The Last Straw is a 1920 American silent Western film directed by Denison Clift and Charles Swickard and starring Buck Jones, Vivian Rich, and Jane Talent. It cost $31,000 to make, considerably exceeding its planned budget. It was Jones' first starring role.

Plot
As described in a film magazine, Tom Beck (Jones) is one of the cowboys on the H O ranch in Montana who does not believe in taking a chance. On the arrival of Jane Hunter (Rich), a young New York woman who has inherited the property from her uncle, at the ranch she watches as four men draw straws to see who will be the ranch foreman. Tom refuses to take a chance on drawing the last straw and loses the job as it was the short one. Hepburn (Le Moyne), whom Tom suspects of conniving with cattle rustlers in their attempt to gain part of the H O ranch, is made foreman. Tom, however, becomes Jane's confidant. His refusal to let her drink and smoke, which she had been accustomed to do in New York, wins her admiration. Dick Hilton (Kenny), an insipid New York millionaire who Jane had refused to marry after becoming financially dependent, follows her to Montana. He scorns at her praise of Tom, and when Jane refuses to tolerate his amours, he attempts to force them upon her. Tom intervenes and throws Dick from the house. Dick then turns his attentions on Bobby (Talent), the daughter of the squatter Alf Cole who is the tool of the rustlers. Hepburn then resigns as foreman and Tom is given charge. He scents trouble from this action and informs Jane that he is going to the rustlers' cabin to make settlement. Jane gives him a locket for good luck, informing Tom that he is not to open it. At the cabin of the rustlers Dick attempts to kill Tom and in the shooting affray Tom manages to escape only to be captured by another of his enemies. While he is absent from the ranch, the other men capture the squatter Alf, and he is put on trial with Jane acting as judge. She acquits him, an act which touches the heart of Bobby, who had been angered by the relations between Jane and Dick. After escaping from the ropes used to bind him, Tom arrives at the H O ranch in time to join in another shooting affray. He is taking Jane to a safe place when Dick sneaks up from the back to kill him. Bobby, despite her love for Dick, sees this and shoots him. Tom and Jane return to a cabin and Tom, after Jane reveals the content of the locket as being the last straw, says that he is now ready to take a chance.

Exercise inputs:
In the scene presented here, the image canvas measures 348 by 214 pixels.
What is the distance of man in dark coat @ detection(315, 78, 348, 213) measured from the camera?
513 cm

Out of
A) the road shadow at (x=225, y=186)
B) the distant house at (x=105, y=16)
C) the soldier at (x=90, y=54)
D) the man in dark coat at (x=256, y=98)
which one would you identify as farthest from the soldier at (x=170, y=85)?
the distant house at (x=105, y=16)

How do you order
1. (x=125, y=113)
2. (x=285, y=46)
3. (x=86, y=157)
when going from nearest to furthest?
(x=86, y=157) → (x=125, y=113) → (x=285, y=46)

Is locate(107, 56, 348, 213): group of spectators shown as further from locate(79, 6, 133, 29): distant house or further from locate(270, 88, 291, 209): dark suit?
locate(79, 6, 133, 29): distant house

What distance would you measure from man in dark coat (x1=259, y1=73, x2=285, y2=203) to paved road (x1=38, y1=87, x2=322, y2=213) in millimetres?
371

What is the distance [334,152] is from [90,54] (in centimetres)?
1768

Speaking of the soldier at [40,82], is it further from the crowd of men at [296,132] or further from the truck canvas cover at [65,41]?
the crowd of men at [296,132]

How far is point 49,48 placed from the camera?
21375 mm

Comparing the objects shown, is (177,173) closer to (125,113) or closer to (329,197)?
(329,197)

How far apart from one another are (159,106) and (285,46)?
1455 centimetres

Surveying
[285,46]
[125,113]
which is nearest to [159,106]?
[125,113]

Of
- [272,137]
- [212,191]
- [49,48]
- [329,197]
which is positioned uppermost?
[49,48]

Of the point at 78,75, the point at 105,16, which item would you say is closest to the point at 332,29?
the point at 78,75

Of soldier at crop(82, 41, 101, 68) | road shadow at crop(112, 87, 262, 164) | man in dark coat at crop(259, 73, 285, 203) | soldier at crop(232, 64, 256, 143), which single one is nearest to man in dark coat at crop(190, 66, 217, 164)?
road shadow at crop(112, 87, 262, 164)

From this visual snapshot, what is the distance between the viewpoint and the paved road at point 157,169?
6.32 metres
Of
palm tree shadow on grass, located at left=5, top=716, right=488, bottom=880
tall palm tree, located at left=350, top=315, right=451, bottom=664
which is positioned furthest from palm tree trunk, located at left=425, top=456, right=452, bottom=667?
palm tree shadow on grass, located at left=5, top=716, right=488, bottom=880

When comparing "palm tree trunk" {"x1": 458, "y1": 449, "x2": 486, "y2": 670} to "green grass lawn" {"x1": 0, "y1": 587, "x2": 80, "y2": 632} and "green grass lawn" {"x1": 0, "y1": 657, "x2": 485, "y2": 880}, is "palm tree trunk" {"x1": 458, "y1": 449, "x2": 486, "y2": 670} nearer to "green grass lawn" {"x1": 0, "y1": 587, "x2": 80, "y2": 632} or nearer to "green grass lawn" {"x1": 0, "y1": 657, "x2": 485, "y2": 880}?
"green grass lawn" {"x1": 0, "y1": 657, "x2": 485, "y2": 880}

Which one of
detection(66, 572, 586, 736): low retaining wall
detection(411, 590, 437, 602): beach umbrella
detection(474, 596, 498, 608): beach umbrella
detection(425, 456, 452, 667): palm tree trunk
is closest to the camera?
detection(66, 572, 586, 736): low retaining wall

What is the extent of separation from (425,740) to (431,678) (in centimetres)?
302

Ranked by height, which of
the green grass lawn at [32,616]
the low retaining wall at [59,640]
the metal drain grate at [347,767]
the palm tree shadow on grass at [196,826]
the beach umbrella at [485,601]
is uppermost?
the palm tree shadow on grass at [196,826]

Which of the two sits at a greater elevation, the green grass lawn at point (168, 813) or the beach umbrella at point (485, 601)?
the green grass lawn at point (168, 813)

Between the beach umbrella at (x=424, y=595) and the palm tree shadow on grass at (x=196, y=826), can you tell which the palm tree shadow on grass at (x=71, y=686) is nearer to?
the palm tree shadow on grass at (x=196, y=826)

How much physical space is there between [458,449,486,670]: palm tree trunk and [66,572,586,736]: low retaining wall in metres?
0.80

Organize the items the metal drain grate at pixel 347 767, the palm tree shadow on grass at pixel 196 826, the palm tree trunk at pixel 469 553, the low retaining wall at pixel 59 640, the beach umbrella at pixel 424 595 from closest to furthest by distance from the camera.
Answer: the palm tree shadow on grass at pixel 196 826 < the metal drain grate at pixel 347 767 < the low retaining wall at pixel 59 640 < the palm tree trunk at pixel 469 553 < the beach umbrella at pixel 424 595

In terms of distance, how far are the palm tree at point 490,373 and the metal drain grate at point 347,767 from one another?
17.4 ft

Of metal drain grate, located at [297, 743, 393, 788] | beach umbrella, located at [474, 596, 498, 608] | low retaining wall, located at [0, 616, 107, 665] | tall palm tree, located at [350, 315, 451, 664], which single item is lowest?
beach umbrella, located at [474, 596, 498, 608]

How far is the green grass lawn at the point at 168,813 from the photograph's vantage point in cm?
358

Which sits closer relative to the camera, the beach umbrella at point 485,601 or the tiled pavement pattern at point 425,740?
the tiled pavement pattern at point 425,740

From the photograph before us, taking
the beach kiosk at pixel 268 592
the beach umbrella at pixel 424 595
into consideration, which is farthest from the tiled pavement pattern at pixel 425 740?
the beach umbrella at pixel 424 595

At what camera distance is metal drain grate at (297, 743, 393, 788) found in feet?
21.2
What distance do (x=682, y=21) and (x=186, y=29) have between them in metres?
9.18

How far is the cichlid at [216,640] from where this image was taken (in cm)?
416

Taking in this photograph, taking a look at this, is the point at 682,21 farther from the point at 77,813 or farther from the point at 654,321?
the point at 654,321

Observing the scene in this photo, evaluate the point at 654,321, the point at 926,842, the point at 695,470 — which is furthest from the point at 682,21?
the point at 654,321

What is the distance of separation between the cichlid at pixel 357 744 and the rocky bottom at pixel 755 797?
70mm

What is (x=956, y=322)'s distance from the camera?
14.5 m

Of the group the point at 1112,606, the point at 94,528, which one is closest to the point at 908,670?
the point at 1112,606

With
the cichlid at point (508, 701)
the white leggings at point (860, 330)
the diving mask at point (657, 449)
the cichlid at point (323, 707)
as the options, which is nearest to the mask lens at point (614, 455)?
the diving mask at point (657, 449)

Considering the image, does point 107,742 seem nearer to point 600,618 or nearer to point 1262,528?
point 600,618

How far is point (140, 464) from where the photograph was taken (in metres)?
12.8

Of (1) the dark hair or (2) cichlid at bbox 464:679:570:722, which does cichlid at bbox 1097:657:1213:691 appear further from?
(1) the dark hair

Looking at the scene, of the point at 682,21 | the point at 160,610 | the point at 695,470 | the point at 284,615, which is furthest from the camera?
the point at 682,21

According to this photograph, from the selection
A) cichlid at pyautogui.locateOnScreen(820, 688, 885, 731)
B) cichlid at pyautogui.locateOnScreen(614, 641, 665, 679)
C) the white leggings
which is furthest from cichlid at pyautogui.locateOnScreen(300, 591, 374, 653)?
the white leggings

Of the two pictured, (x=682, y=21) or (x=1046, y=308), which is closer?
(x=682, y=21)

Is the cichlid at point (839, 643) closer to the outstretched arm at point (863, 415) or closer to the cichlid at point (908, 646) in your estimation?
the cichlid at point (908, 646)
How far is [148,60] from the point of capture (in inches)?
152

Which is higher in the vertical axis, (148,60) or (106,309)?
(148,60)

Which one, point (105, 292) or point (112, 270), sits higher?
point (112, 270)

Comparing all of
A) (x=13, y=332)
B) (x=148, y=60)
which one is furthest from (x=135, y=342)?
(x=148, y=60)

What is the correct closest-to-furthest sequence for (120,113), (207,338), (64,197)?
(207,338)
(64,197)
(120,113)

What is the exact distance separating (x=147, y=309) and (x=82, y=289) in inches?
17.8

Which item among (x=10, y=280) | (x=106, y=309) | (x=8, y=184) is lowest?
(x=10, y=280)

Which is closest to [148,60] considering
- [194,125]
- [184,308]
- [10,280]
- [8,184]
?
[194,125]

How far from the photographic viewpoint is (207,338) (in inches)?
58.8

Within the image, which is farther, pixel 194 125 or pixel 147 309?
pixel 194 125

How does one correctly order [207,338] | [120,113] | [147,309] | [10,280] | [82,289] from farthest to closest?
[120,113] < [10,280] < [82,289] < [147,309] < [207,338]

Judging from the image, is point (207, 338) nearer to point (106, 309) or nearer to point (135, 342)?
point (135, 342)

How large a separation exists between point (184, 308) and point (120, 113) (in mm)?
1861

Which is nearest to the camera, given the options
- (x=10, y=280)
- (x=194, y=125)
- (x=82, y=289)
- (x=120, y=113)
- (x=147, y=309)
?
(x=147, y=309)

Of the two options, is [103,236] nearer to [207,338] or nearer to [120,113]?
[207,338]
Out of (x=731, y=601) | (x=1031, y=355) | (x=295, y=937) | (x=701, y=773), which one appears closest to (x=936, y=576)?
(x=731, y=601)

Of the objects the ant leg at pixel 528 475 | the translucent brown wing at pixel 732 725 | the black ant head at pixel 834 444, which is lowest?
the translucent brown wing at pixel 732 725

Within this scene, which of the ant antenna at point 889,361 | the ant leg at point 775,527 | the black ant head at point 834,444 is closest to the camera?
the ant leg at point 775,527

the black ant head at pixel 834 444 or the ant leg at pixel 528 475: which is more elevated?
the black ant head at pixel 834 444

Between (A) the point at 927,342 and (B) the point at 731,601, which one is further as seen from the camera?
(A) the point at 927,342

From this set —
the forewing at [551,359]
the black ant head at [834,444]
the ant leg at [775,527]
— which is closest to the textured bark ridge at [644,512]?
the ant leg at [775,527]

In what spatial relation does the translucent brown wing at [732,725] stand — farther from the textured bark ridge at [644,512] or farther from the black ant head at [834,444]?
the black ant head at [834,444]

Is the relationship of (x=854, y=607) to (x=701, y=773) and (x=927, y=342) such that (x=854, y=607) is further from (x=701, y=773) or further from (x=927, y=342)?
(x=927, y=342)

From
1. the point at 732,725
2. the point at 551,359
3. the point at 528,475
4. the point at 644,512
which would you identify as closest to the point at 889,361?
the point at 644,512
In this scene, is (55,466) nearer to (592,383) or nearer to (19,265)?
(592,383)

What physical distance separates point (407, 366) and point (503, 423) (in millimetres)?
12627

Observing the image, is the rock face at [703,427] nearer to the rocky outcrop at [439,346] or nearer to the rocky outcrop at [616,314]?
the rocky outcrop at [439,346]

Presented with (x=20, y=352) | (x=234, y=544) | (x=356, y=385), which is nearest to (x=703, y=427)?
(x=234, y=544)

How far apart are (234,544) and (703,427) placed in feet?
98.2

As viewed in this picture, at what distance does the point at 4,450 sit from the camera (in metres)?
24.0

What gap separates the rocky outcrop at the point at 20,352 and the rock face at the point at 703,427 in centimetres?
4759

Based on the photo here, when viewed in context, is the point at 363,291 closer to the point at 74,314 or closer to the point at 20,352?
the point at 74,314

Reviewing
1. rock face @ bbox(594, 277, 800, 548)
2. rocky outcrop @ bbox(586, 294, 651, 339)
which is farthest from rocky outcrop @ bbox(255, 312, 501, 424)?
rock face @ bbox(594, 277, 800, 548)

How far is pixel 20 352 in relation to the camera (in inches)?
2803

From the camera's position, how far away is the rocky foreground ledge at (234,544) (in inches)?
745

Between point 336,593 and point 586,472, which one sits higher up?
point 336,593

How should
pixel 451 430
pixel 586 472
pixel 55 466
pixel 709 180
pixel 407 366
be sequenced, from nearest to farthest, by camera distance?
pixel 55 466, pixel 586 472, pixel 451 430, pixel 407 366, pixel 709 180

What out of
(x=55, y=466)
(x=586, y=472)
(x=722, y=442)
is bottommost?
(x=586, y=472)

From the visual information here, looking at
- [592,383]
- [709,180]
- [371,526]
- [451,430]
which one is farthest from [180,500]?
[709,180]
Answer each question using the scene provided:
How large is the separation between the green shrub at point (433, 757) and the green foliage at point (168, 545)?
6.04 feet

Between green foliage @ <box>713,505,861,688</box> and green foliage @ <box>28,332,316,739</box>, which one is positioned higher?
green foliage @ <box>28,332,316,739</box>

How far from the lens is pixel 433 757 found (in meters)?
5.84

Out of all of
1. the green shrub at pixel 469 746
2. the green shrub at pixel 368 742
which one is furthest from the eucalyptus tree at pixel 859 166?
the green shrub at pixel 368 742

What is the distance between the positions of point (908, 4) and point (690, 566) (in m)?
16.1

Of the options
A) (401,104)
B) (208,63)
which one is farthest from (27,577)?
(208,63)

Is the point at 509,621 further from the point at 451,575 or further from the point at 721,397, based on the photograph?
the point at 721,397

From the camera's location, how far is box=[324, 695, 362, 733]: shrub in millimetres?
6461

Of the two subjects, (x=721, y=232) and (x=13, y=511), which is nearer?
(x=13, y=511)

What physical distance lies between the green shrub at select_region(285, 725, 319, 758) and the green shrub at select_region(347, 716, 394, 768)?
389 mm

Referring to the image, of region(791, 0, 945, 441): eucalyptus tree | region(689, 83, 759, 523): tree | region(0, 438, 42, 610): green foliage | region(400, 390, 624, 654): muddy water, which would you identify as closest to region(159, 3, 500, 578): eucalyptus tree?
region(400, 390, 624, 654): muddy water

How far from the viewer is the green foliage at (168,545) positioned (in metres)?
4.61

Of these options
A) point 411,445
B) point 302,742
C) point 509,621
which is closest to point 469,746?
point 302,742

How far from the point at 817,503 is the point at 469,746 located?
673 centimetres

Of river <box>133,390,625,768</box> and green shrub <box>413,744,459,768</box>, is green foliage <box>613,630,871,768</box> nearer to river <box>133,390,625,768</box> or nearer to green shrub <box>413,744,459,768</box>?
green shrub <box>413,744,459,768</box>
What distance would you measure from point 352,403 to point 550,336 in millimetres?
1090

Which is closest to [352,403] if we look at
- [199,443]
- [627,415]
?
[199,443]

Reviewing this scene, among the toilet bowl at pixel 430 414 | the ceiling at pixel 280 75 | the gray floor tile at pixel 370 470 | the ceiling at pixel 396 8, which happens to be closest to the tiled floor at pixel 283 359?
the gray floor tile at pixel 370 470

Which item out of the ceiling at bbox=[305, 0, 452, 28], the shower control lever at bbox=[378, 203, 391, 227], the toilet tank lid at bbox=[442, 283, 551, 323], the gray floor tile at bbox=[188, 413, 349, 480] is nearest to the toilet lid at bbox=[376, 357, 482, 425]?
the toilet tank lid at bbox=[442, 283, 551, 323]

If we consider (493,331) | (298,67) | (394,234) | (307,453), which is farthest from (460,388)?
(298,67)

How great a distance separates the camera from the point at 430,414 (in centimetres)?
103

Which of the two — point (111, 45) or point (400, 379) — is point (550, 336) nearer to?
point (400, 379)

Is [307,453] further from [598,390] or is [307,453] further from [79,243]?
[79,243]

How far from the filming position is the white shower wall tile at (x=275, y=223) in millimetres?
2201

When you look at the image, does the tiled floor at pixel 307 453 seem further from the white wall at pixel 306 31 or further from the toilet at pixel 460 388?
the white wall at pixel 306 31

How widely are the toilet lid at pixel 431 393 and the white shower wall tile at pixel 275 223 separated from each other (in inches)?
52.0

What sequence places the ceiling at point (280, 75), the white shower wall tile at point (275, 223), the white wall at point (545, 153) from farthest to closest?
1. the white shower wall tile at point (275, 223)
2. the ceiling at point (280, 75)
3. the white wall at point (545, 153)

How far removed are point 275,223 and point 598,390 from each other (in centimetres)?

Parts of the exercise:
1. Return, word for word, the part of the film summary that opens with the words containing "The Last Straw is" and closes with "first starring role.".
2. Please locate every line in the records that holds the word "soldier" and copy each such line.

Replies:
1.
The Last Straw is a 1920 American silent Western film directed by Denison Clift and Charles Swickard and starring Buck Jones, Vivian Rich, and Jane Talent. It cost $31,000 to make, considerably exceeding its planned budget. It was Jones' first starring role.

2.
C) the soldier at (x=90, y=54)
which one would you identify as farthest from the soldier at (x=170, y=85)?
Speaking of the soldier at [40,82], is it further from the crowd of men at [296,132] or further from the truck canvas cover at [65,41]?
Of soldier at crop(82, 41, 101, 68) | road shadow at crop(112, 87, 262, 164) | man in dark coat at crop(259, 73, 285, 203) | soldier at crop(232, 64, 256, 143), which single one is nearest to man in dark coat at crop(190, 66, 217, 164)?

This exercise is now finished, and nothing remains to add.